Miranda Myles Jackson is a graphic designer, design educator and author. She has freelanced graphic design for over a decade for b2b clients and in 2020 published her first book “Design Fundamentals Handbook”. She has taught design in higher education since 2013 and is currently Assistant Professor of Graphic Design at Northwest Missouri State University.


By now it is no surprise that design educators have had to change their delivery methods since the pandemic. In doing so, some have held tight to their approach to design education, trying to only implement their same teaching methods virtually. This notion begs this educator to ask, is this enough? Should we limit ourselves to only Zoom classes and cloud storage? Are we satisfied with the status quo? Are our students gaining the best learning experience this way?


Personally, I do not believe so. While both synchronous and asynchronous hybrid Zoom class meetings are our new normal, we may be better suited to apply the foundation of what we teach to how we must now teach. The foundation of course, being Design Thinking. Our problem: How can we work within the limited parameters of where we find ourselves to deliver the best learning experience for our future designers. I have listed 3 proposed solutions to our problem which can be implemented separately or together as you deem necessary. While 3 is by no means an exhaustive list it is, however, a start to anyone feeling outside of their hedge in these current times.


Solution 1: Try to approach our new remote learning environment as a practice in interactivity, a giant life-sized UX / UI exercise. Before deciding what activities should be performed online or in person, consider how the student will interact with you and their classmates. Students seem to miss and long for the interactivity. Open your resources up to include online and in person options which engage the students to interact with one another. Real time is best, but delayed response can also work.


Solution 2: Bring Studio back. In the beginning of the pandemic, several arts educators began replacing studio time in their studio courses with more formal lectures, slideshows, and papers. Studio majors need the studio time.

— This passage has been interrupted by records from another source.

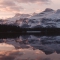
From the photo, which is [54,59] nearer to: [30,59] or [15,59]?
[30,59]

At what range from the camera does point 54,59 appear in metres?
18.0

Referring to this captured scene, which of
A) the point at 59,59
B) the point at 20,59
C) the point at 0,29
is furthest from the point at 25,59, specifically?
the point at 0,29

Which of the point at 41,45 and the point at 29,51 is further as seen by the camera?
the point at 41,45

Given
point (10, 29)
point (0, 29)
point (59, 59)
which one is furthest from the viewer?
point (10, 29)

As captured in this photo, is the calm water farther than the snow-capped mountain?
No

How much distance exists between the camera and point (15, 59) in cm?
1819

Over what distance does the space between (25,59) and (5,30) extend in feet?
406

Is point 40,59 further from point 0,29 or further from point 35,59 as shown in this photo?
point 0,29

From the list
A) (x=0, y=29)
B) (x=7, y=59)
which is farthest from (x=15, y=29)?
(x=7, y=59)

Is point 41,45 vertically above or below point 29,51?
below

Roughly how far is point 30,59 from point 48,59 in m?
1.53

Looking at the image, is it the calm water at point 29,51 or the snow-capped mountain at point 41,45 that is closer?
the calm water at point 29,51

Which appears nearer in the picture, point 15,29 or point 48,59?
point 48,59

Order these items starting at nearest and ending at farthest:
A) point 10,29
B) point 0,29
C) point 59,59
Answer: point 59,59, point 0,29, point 10,29
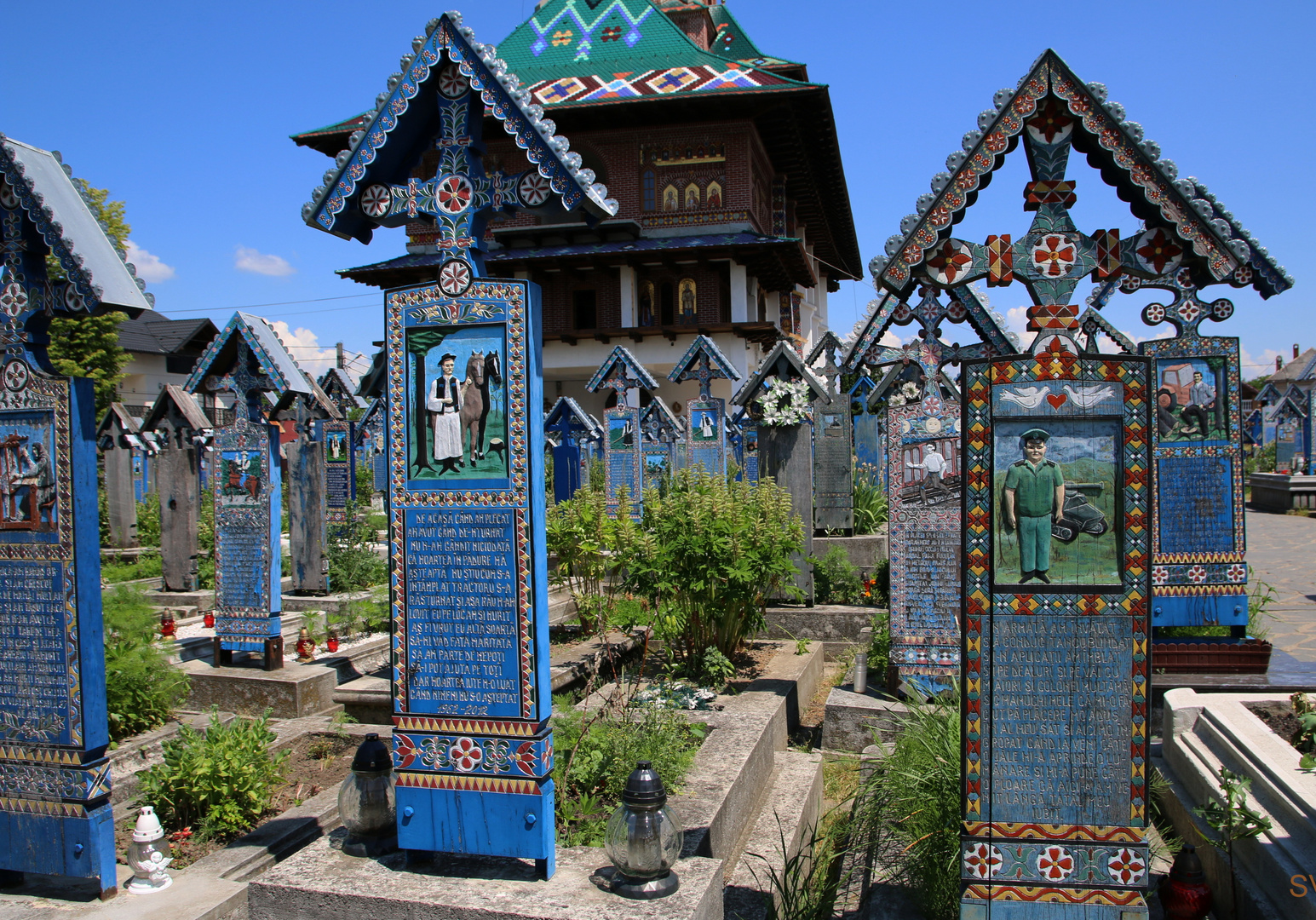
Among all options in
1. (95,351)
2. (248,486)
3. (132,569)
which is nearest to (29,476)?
(248,486)

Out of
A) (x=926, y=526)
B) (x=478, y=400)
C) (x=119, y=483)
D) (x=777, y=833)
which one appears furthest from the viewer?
(x=119, y=483)

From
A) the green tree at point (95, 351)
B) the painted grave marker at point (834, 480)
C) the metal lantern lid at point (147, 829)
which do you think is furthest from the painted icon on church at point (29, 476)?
the green tree at point (95, 351)

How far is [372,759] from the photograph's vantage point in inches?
172

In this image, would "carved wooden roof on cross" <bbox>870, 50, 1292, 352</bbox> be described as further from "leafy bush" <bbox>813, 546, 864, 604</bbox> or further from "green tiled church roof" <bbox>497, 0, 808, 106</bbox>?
"green tiled church roof" <bbox>497, 0, 808, 106</bbox>

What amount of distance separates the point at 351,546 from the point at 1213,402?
10.2 metres

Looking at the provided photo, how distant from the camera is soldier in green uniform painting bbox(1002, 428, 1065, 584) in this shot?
363cm

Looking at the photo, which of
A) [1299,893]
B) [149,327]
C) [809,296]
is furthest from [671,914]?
[149,327]

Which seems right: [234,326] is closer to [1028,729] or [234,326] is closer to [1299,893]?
[1028,729]

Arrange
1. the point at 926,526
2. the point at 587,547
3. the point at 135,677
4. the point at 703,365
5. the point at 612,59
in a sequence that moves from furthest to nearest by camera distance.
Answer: the point at 612,59 < the point at 703,365 < the point at 587,547 < the point at 926,526 < the point at 135,677

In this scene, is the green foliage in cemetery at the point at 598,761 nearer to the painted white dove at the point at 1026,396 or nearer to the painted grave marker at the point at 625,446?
the painted white dove at the point at 1026,396

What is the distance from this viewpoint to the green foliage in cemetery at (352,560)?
12203 mm

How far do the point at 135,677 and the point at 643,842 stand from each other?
4543 mm

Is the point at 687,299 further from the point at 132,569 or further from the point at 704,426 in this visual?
the point at 132,569

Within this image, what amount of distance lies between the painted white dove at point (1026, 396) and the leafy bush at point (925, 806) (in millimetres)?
1700
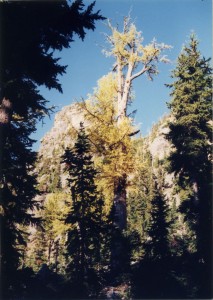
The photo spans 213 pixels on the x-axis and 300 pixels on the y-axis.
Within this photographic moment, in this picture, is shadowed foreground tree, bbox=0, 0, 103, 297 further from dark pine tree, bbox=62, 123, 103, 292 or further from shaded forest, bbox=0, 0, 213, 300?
dark pine tree, bbox=62, 123, 103, 292

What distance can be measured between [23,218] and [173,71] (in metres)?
14.4

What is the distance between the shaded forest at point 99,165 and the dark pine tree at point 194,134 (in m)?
0.07

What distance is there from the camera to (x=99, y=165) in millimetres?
16406

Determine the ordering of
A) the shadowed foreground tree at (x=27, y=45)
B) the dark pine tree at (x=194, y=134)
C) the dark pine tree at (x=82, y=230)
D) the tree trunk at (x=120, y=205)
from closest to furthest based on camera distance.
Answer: the shadowed foreground tree at (x=27, y=45)
the dark pine tree at (x=82, y=230)
the tree trunk at (x=120, y=205)
the dark pine tree at (x=194, y=134)

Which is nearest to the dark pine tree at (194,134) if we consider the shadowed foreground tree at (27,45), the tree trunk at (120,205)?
the tree trunk at (120,205)

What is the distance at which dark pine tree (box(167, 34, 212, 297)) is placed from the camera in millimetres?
17500

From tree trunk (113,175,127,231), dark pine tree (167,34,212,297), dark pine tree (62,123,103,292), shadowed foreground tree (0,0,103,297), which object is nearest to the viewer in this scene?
shadowed foreground tree (0,0,103,297)

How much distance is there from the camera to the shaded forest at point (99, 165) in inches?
369

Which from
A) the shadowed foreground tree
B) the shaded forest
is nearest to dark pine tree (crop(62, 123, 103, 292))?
the shaded forest

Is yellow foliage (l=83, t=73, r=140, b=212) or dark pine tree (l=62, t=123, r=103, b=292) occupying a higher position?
yellow foliage (l=83, t=73, r=140, b=212)

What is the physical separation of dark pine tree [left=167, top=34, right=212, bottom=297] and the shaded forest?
0.22 feet

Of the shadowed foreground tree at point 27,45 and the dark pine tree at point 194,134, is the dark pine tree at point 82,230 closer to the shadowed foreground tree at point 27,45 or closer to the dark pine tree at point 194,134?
the shadowed foreground tree at point 27,45

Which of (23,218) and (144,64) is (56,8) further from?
(144,64)

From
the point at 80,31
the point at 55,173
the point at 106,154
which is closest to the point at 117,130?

If you are remote with digital assignments, consider still holding class in a studio structure. It is a chance for them to work on their projects and ask you questions on the spot. Check on them periodically by having them to screen share with you. If they feel less comfortable with the entire class seeing their in-progress work, they can email you a screenshot to review. Providing on-site feedback is both time saving and allows the student to feel a somewhat familiar experience.


Solution 3: Streamline your process. Use what you already have. If your institution has a document sharing software attached to your institution emails, then you do not need to find or use a third party. This same principle can be applied to cloud storage, team boards, and more. The less you must send students away the better. That said, if what they have is not working, it may be time to seek out an alternative. For instance, why utilize traditional discussion boards to critique when Creative Critique allows you to record audio and annotate the work. It is much more thorough and allows the students to speak about their work and provide feedback audibly which is a necessary studio component.


Hopefully, these 3 solutions will help you to jumpstart your design thinking process for your classes. Every course is different, every class is different. In working through some of these options you will find what works best for you in our new normal.